Single by Joe Tex

from the album Hold On To What You've Got
- B-side: "Fresh Out of Tears"
- Released: Dec. 1964
- Recorded: 1964
- Genre: Southern soul; R&B;
- Length: 3:04
- Label: Dial
- Songwriter: Joe Tex

Joe Tex singles chronology
| "I'd Rather Have You" (1964) | "Hold What You've Got" (1964) | "You Got What It Takes" (1965) |

= Hold What You've Got =

"Hold What You've Got" is a 1964 single by Joe Tex. The single was his second chart release and first to reach the Billboard Hot 100. "Hold What You've Got" went to number one on the Cash Box R&B chart, and reached number five in 1965, on the pop chart.

==Background==
The song is noted for the two spoken recitations, between the refrains of the song, telling first the men and then the women to keep on supporting their loved ones and not take them for granted.

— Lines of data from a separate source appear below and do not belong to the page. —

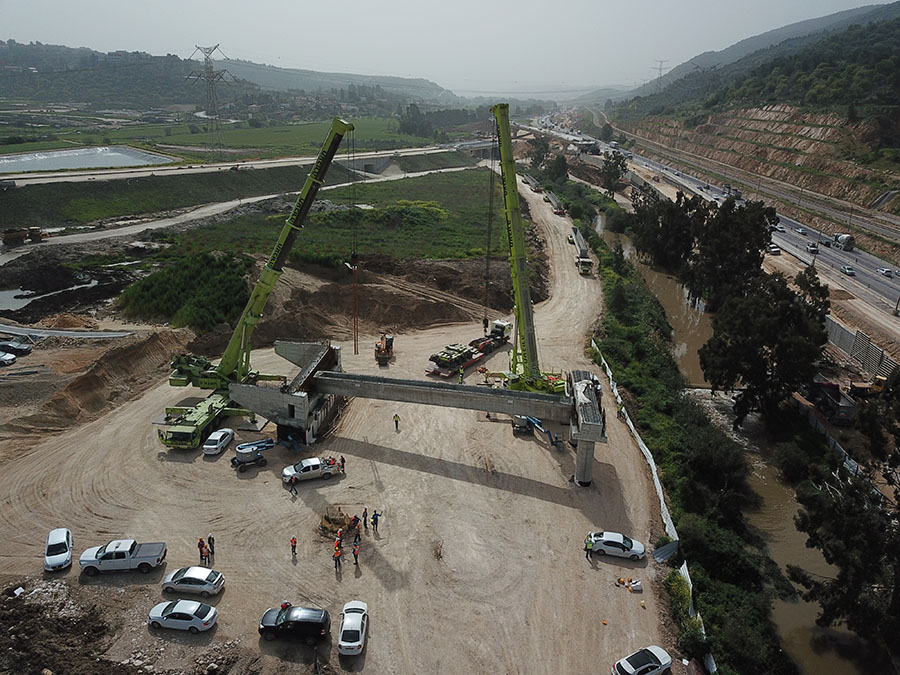 Read more about the article Construction of the Jalamah Bridge on Road 7723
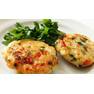 Котлеты с цветной капустой и фаршем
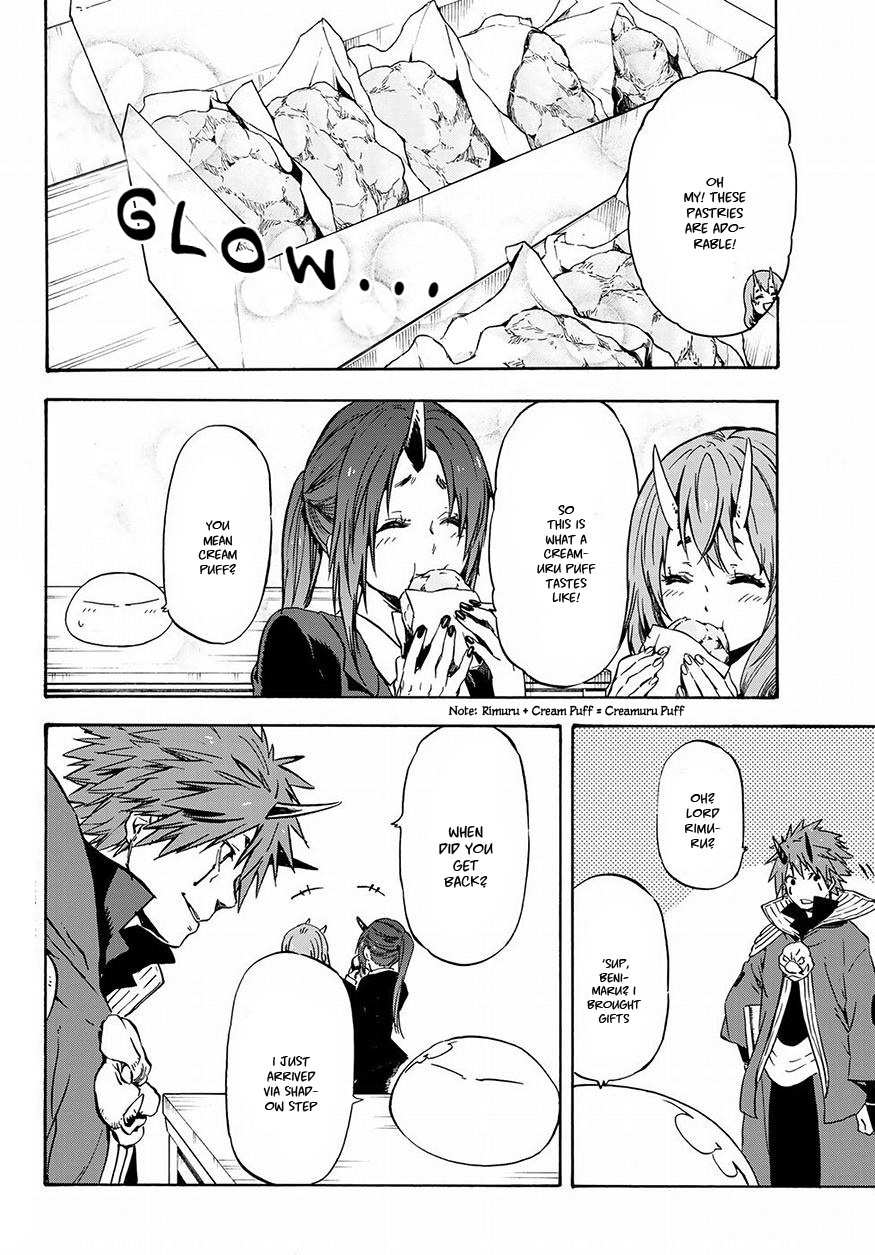 Tensei Shitara Slime Datta Ken Chapter 48 — Page 3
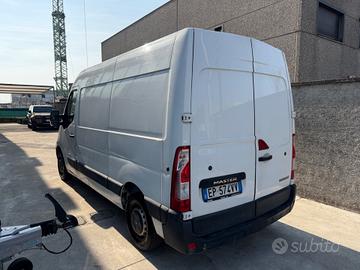 RENAULT MASTER 2.3DCI EURO5B PASSO LUNGO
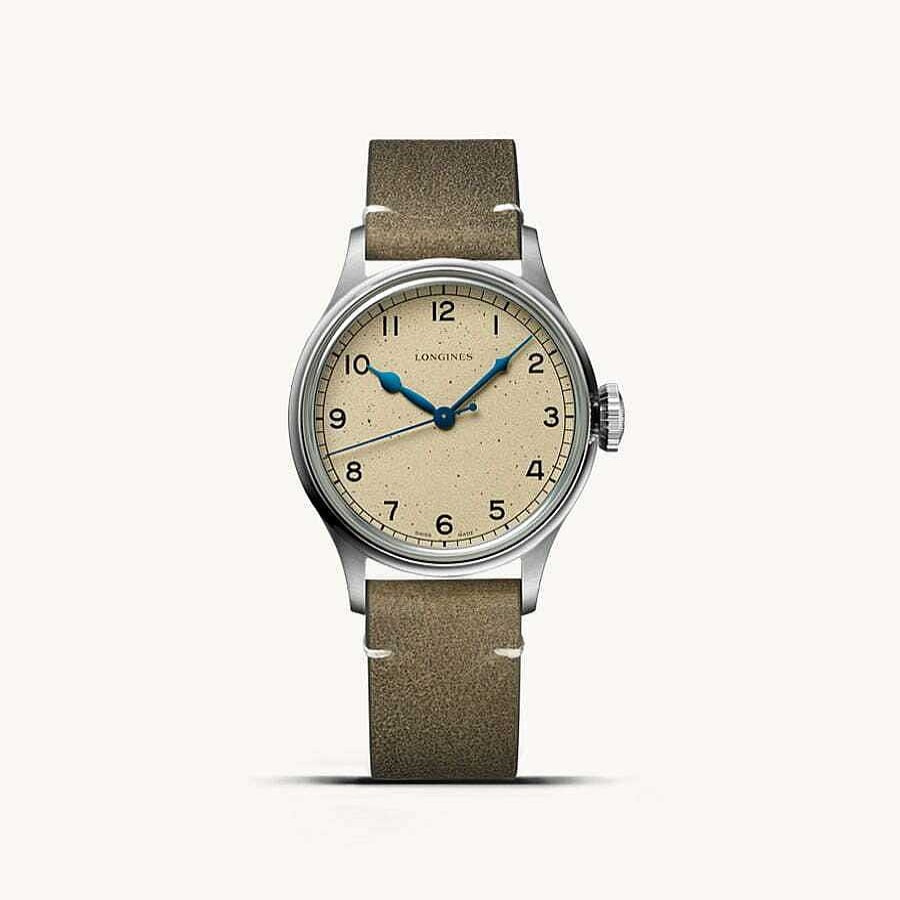 Relojes Longines | Reloj Longines Heritage Military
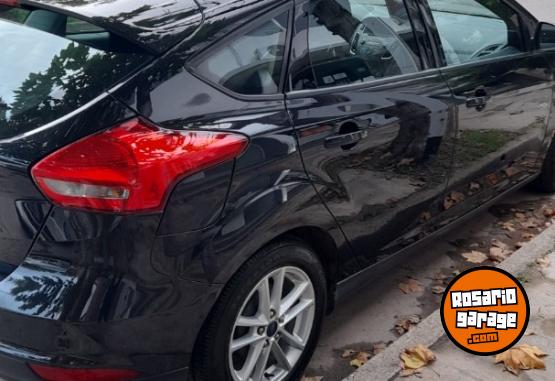 Autos - Ford Focus 2018 Nafta 75000Km - En Venta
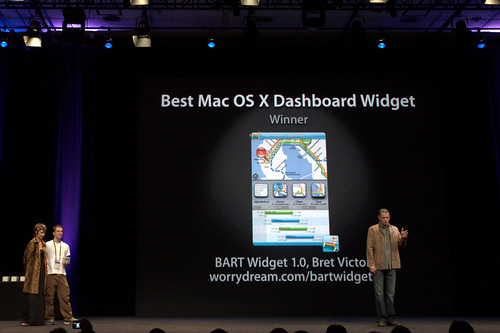 Best Mac OS X Dashboard Widget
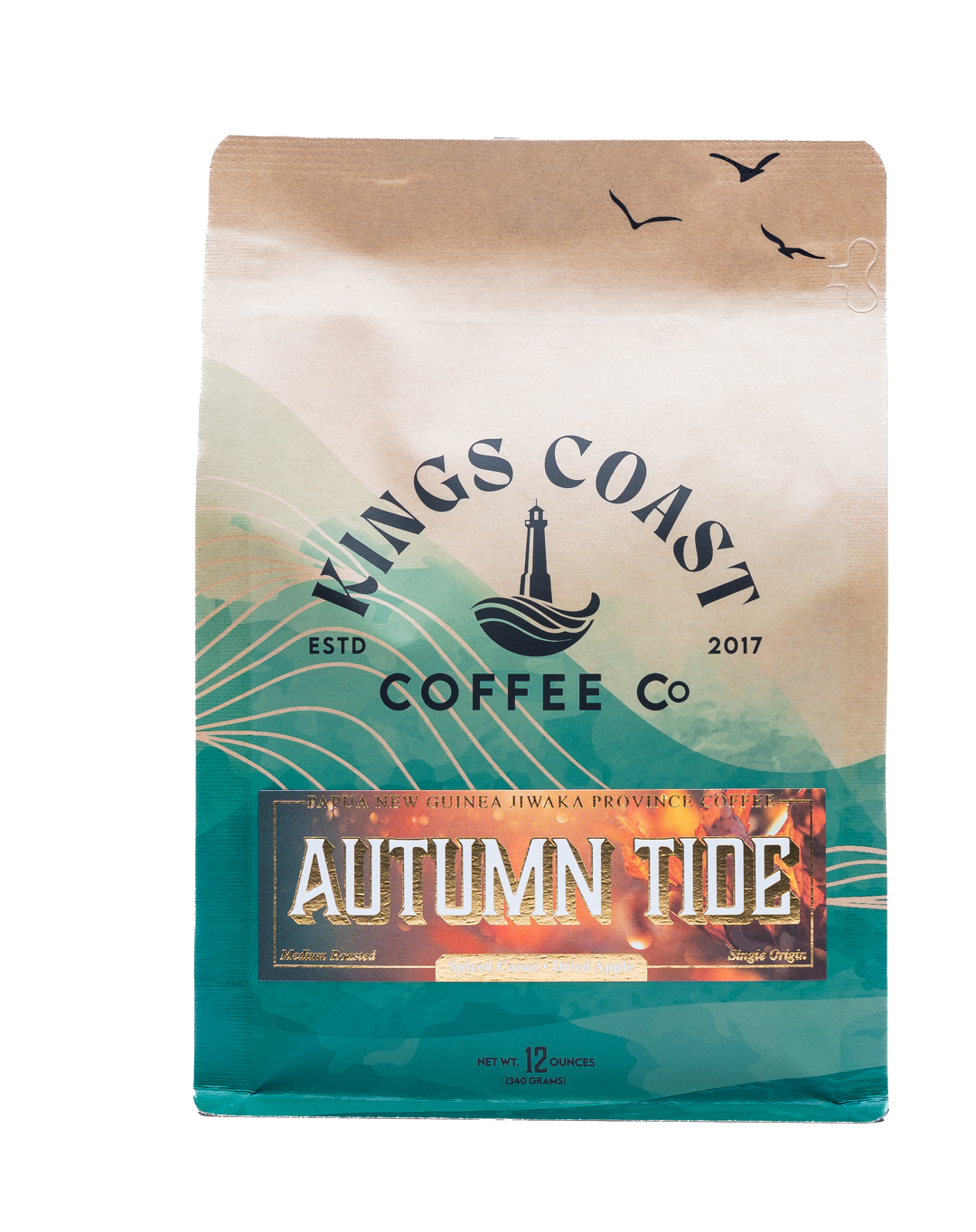 Autumn Tide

Tex exhorts men that a "good woman" - someone he can call his own and minds their children and cooks his dinner before he comes home - is rare. But when a man takes a woman like that for granted, he warns, and throws her away, she can be snapped up "before you can count one, two, three."

For women, Tex says the value of a good man is one who stands by her, brings home his pay from work and gives her all her heart desires. But if she goes out to play and neglects to take care of her man, other women will step up to take care of him.